Brian Oblivion e Madeline Follin sono diventate due star per caso, quasi senza volerlo. O forse visto il nome di battaglia che si sono scelti potremmo pensare che fosse tutto pianificato. Fatto sta che Brian e Madeline a creare una band insieme non ci pensavano proprio. Si incontrano a San Diego nel 2009, in occasione del concerto del fratello di Madeline. Lei non ha ancora 21 anni e non potrebbe entrare. Brian la fa imbucare. Iniziano a frequentarsi, si piacciono, e decidono di tornare insieme a New York, dove entrambi avevano già iniziato l’Università.
Arrivano a Manhattan. Brian mette insieme i frammenti di alcuni brani, Madeline ci canta su, quasi per gioco. Dopo una settimana pubblicano il primo pezzo su internet. Passano due settimane e ricevono le prime proposte di esibizioni live. E’ l’inizio del 2010. Esattamente un anno dopo firmano un contratto con la Columbia Records e pubblicano l’album di esordio, che si chiama come loro, Cults. Come a voler ribadire che, si, sono giovanissimi, ma non scherzano. E in effetti Cults trasforma Brian Oblivion e Madeline Follin in due star dell’universo indie. Testi un po’ tristemente spensierati e melodie pop retrò e solari. Declinano il loro giovane amore in undici pezzi che fanno il giro del mondo. Go Outisde finisce anche negli spot pubblicitari.
Static è un progetto molto più ambizioso. E d’altra parte quando esordisci con la Columbia Records e fai il botto, convincendo pubblico e critica, poi devi inventarti qualcosa di altrettanto credibile. Perché nessuno ti perdonerebbe un passo falso. La scrittura di Static dura oltre un anno e mezzo. E ruota quasi interamente intorno all’evento che ha maggiormente segnato le dinamiche interne al giovane duo newyorkese. Brian e Madeline si sono lasciati. Poco dopo il loro debutto nel mondo discografico. Con l’aiuto di Shane Stoneback, il produttore che ha contribuito all’ascesa dei Vampire Weekend, e di Ben Allen, l’ex produttore dei Gnarls Barkley, i Cults giocano in difesa, e confezionano un album stilisticamente impeccabile, che però è meno coraggioso del precedente. Pop anni ‘60 condito con le più recenti tecniche di produzione. Un suono più calmo e rilassato di quello degli esordi. Una grande attenzione ai particolari. Un lavoro certosino sulla parte vocale, facilitato dal fatto che Madeline, oggettivamente, ha una bella voce. Atmosfere sognanti. Un tuffo indietro nel passato. Un gioiellino indie-pop.

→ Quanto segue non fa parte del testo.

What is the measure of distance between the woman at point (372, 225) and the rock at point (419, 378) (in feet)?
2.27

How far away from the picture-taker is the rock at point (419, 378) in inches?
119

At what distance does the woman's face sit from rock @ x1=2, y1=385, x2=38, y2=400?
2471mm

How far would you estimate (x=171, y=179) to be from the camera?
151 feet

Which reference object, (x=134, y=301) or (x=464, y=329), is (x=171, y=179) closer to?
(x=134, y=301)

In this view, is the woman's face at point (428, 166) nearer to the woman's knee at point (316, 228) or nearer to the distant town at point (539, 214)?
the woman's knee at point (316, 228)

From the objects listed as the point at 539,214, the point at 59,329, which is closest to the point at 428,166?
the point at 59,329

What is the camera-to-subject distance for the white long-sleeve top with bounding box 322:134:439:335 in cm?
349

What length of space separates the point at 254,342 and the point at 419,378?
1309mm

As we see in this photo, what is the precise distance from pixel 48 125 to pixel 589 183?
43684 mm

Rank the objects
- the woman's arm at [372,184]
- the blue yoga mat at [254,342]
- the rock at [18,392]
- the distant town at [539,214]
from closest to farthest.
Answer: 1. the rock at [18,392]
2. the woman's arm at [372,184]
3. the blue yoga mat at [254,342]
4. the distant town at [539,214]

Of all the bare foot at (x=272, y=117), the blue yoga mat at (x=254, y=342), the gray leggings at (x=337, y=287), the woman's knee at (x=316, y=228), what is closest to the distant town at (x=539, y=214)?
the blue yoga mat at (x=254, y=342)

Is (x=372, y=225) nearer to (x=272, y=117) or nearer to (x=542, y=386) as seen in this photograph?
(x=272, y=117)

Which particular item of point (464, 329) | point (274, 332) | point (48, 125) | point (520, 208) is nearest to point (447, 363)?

Il brano più interessante, I Can Hardly Make You Mine, apre l’album, o meglio viene subito dopo la brevissima I Know, che è semplicemente un attacco. E’ l’unica canzone rock. Brian regala un bel riff di chitarra e Madeline si spettina un po’. Nel ritornello “I don’t think I can wait / for you all the way / staring through the tears / like a lonely girl” la voce di Madeline vibra. In questo brano i Cults riescono a contestualizzare bene la loro attitudine retrò. La scelta di collocare all’inizio il pezzo più coinvolgente lascia però l’ascoltatore in attesa di qualcosa di simile per tutta la durata dell’album. Tutto ciò che segue è un ottimo prodotto indie-pop. Bello da ascoltare. Ma non c’è molto di nuovo.

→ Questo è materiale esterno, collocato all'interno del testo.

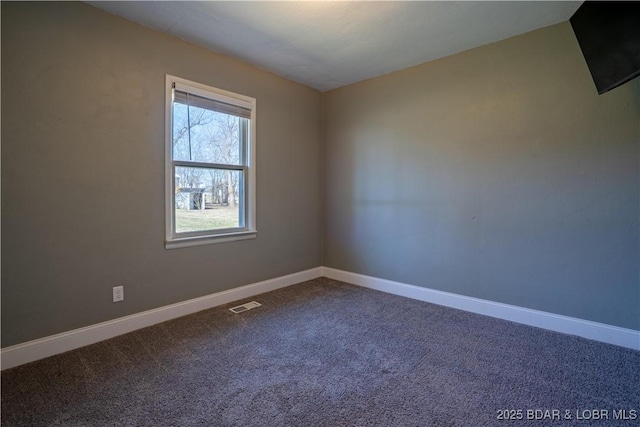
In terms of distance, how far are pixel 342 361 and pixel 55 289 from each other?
2.10m

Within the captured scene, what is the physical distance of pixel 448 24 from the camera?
8.34 feet

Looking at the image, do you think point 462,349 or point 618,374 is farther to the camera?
point 462,349

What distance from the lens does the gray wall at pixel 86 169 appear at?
2.03 meters

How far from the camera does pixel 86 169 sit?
231cm

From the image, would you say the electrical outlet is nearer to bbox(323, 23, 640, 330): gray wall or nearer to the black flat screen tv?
bbox(323, 23, 640, 330): gray wall

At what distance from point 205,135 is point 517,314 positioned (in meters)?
3.37

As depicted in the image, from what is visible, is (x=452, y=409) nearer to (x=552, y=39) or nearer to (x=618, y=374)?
(x=618, y=374)

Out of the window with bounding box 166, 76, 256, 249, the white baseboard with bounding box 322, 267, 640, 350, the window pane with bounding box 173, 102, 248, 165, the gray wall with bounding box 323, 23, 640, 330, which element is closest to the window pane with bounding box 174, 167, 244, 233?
the window with bounding box 166, 76, 256, 249

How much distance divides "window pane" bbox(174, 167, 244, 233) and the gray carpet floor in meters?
0.91

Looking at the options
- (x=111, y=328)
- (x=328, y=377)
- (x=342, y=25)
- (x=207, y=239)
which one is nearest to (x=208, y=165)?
(x=207, y=239)

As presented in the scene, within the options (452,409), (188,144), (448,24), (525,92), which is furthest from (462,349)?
(188,144)

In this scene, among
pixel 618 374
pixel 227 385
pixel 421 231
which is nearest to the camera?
pixel 227 385

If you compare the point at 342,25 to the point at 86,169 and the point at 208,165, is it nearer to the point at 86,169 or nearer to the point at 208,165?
the point at 208,165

I testi invece sono il vero limite di Static. Scritti bene, ma ripetitivi. Il leitmotiv è quello di due fidanzati che si sono lasciati, girano intorno all’argomento, e finiscono sempre per dirsi che si amano follemente. Always Forever inizia con una frase che non lascia spazio alle interpretazioni: “Io e te per sempre insieme”. In Were Before i due all’inizio si parlano. Prima Brian dice a Madeline di averla incontrata per caso, di sperare che lei fosse come era una volta, e le chiede di non abbandonare le cose che loro adorano. Madeline risponde che adora ciò che loro erano prima. In So Far Madeline chiede al suo “lui” come faccia a dormire la notte se le cose non vanno come dovrebbero andare e lei è lontana.
La domanda che risuona nella testa dell’ascoltatore una volta terminato Static è “perché mai Brian e Madeline si sono lasciati ?”. La risposta forse arriverà insieme al terzo album dei Cults.